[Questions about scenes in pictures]
####

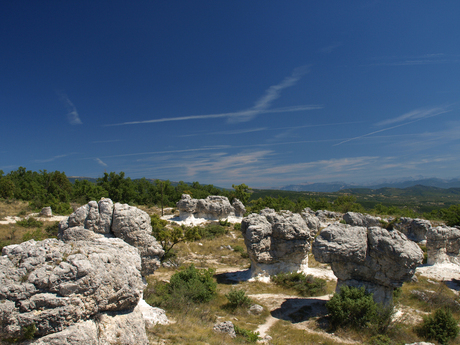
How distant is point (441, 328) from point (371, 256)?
399cm

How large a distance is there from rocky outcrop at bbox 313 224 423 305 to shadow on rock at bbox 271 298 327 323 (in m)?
2.23

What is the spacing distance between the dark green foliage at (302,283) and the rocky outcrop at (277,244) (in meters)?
0.92

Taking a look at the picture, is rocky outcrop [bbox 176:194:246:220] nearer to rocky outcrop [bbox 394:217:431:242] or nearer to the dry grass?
the dry grass

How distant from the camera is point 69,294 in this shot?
564 centimetres

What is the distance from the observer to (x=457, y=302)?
1475 centimetres

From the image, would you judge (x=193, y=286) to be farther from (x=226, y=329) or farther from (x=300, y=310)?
(x=300, y=310)

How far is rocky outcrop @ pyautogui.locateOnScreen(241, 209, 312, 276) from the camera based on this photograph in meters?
19.0

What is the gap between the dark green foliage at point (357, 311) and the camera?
11.4m

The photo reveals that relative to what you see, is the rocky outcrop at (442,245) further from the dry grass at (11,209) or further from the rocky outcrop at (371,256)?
the dry grass at (11,209)

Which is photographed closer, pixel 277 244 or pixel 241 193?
pixel 277 244

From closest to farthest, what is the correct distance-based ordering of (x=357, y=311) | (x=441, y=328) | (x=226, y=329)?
(x=226, y=329) < (x=441, y=328) < (x=357, y=311)

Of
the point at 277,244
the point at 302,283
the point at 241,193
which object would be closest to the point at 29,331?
the point at 302,283

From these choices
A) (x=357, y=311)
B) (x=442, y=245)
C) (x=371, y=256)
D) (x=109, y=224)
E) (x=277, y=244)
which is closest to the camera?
(x=109, y=224)

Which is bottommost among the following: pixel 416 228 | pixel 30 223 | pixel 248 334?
pixel 416 228
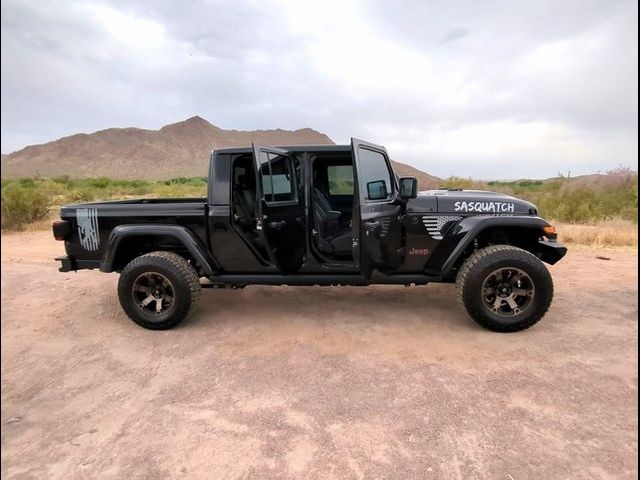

####

● **What the task requires**:
Copy out every row above word for word, omitting the pictures.

● **Result below**:
How distant is point (441, 328) from point (371, 256)?
399cm

How large a distance is there from rocky outcrop at bbox 313 224 423 305 to shadow on rock at bbox 271 298 327 323 (in m)?
2.23

What is the spacing distance between the dark green foliage at (302,283) and the rocky outcrop at (277,244) (in meters)?
0.92

Taking a look at the picture, is rocky outcrop [bbox 176:194:246:220] nearer to rocky outcrop [bbox 394:217:431:242] or nearer to the dry grass?
the dry grass

How distant from the camera is point 69,294 in this shot?
564 centimetres

What is the distance from the observer to (x=457, y=302)?
1475 centimetres

From the image, would you judge (x=193, y=286) to be farther from (x=226, y=329) or farther from (x=300, y=310)?
(x=300, y=310)

How far is rocky outcrop @ pyautogui.locateOnScreen(241, 209, 312, 276) from the camera based on this photograph in meters?
19.0

What is the gap between the dark green foliage at point (357, 311) and the camera?
11.4m

The photo reveals that relative to what you see, is the rocky outcrop at (442,245) further from the dry grass at (11,209) or further from the rocky outcrop at (371,256)?
the dry grass at (11,209)

Which is photographed closer, pixel 277 244 or pixel 241 193?
pixel 277 244

From closest to farthest, what is the correct distance-based ordering of (x=357, y=311) | (x=441, y=328) | (x=226, y=329)?
(x=226, y=329) < (x=441, y=328) < (x=357, y=311)

Of
the point at 277,244
the point at 302,283
the point at 241,193
which object would be closest to the point at 29,331?
the point at 302,283

From these choices
A) (x=357, y=311)
B) (x=442, y=245)
C) (x=371, y=256)
D) (x=109, y=224)
E) (x=277, y=244)
which is closest to the camera?
(x=109, y=224)

Which is bottommost among the following: pixel 416 228 | pixel 30 223 | pixel 248 334?
pixel 416 228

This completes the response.